Fast forward three years and he was proven right. Doan serves as CEO while Phan concentrates on recasting the traditional conical hat as angular corsetry or using 3D bonding and gold inlays to evoke traditional high-end lacquer painting.
Building a solid clientele across Asia and a handful of placements at high profile events such as the Festival de Cannes or on Miss Universe titleholders saw the brand grow to a team of 70. Seamstresses, embroiderers and pattern-cutters account for around 40 people.
After an off-schedule show in Paris in 2024, the brand was awarded one of the coveted spots on the official couture calendar for the spring 2026 season. At 26, Phan is among the youngest designers to ever hold an official show during couture.
Doan credits their swift success to his cofounder’s knack for parlaying Vietnam’s thousand-year heritage in textile arts and crafts into propositions with a modern sensibility.
“Couture is my childhood dream, what led me into fashion — and the biggest enemy in my career,” quipped Phan. In particular, there’s deep work on fabrics, most developed in-house with an eye toward sustainability.
“We make [most] from scratch, using all the techniques that come from our Vietnamese heritage but we really want to innovate, too,” said Doan. “We believe in slow fashion. We believe in sustainability, and… our brand is make to order only, so we don’t overdo our clothing. So with that, we don’t overuse fabric, but also we don’t have any waste in terms of fabric.”
The designer described his creative universe as “a quiet place where emotions are allowed to breathe,” an imaginary locale “built from memories, silences, and the things we don’t always know how to say.”
Hence silhouettes that lean toward enveloping the body, as if “holding, protecting, revealing [it] when it’s ready,” as Phan put it.
“I work with tension: between softness and control, fragility and strength, intimacy and distance,” he continued. “Every garment carries a feeling, like a trace of touch, a moment suspended in time. This universe is fluid, emotional and human. It exists for those who find beauty in vulnerability, and power in being seen as they truly are.”
In his work, influences come across as impressions rather than overt reinterpretations. Among them are “classical tailoring softened by time, from the poetry of Eastern philosophy, from cinema and art that lingers long after it ends,” he said. “I’m inspired by the way fabric remembers the body, the way clothing can become a shelter, a confession, or a scar.”
For his on-schedule debut, he looked to “Cành Vàng Lá Ngọc,” a treasured artifact of his homeland whose name translates to “The Golden Branch and Jade Leaf.” It’s a nod to ancient floral arrangements made of pure gold and jade but also to those born of aristocratic lineages.
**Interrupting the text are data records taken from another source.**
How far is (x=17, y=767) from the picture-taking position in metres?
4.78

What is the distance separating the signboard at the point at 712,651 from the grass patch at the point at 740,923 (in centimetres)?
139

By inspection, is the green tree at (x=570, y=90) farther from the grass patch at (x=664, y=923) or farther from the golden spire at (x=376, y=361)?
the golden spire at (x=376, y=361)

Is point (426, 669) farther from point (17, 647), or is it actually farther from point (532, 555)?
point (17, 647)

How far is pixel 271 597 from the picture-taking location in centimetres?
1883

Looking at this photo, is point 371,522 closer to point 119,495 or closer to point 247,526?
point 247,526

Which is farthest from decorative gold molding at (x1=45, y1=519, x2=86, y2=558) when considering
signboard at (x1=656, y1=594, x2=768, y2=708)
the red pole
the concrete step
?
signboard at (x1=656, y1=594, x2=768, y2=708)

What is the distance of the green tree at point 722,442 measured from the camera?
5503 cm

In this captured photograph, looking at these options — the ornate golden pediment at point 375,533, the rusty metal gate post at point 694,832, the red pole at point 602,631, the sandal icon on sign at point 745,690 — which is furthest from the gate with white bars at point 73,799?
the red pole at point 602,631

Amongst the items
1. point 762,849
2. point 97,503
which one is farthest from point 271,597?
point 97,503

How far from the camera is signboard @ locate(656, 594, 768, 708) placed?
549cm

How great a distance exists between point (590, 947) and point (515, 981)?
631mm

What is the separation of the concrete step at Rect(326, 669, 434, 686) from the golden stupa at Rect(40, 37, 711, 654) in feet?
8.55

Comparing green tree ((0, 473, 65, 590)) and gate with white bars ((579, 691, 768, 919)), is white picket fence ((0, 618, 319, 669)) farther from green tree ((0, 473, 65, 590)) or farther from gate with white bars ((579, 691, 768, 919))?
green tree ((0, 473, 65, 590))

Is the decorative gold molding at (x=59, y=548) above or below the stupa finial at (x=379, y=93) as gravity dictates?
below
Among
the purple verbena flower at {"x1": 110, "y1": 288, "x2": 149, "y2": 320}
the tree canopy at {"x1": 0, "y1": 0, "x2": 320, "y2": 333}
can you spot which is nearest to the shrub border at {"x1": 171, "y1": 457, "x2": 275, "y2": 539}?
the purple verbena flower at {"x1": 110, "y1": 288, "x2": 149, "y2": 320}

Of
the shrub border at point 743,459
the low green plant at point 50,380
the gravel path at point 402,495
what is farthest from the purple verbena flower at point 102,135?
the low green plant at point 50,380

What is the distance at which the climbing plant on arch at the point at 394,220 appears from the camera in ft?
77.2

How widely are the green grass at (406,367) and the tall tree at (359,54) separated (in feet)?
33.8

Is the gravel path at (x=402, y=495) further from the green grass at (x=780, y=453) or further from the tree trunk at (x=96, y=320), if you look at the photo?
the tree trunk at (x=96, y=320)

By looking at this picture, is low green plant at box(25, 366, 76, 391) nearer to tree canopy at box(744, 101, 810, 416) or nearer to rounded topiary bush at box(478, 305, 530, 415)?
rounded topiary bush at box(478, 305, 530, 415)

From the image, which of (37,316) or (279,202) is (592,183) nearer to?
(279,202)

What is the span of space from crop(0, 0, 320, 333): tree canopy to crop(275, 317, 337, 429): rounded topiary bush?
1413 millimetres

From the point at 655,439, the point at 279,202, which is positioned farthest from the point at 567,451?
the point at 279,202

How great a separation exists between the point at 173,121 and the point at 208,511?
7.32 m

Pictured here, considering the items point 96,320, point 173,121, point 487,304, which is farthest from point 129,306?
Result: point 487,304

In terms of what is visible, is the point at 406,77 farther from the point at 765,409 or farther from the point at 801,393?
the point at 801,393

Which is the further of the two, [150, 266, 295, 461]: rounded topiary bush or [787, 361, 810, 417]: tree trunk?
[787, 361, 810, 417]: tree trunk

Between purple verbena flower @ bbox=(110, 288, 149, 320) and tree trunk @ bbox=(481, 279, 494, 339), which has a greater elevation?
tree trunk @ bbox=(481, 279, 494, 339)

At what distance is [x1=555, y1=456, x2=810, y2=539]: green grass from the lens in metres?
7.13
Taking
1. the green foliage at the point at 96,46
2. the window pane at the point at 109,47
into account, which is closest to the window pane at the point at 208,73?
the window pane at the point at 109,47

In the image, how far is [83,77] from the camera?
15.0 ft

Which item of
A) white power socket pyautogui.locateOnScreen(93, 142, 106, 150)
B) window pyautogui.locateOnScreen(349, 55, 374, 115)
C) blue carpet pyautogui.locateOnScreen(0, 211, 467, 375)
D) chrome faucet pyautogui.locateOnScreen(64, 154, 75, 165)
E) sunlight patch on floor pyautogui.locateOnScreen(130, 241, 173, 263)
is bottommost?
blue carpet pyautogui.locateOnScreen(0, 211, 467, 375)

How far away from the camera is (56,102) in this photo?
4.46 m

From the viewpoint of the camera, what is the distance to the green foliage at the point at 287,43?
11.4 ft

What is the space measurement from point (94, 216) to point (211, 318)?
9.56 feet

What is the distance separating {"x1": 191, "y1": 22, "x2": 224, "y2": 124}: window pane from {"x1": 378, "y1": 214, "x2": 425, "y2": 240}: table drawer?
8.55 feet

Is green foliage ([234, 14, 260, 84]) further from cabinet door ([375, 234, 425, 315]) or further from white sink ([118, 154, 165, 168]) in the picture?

Historical figures such as Vietnam’s crown prince Bảo Long, Empress Nam Phương, and Emperor Khải Định of the Nguyễn dynasty, a period marked by a rich cultural intersection between Vietnam and the Western world, are a nod to the brand’s own ambitions.
In filigree, there’s a palpable desire to combat a view of Vietnam as a country beset by poverty. Not so coincidentally, hard luxury executives have been eyeing it as a market with potential in Southeast Asia.
In addition to its couture line, the three-year old label offers ready-to-wear, focusing on glamorous eveningwear for parties and special occasions for a woman Doan and Phan want to help feel “almost like the sexiness in the confidence…something a little bit over the top, something very glamorous.”
The CEO described that client as “very young, very driven, very daring and [who] loves to wear something new, [loves] color and embroidery.”
The duo currently split their time between London, Paris and Ho Chi Minh City, where they have a showroom.
Plans for a flagship are well underway in the Vietnamese metropolis, but they are considering putting down more permanent roots in Paris. “A store in Paris, hopefully soon,” teased Doan.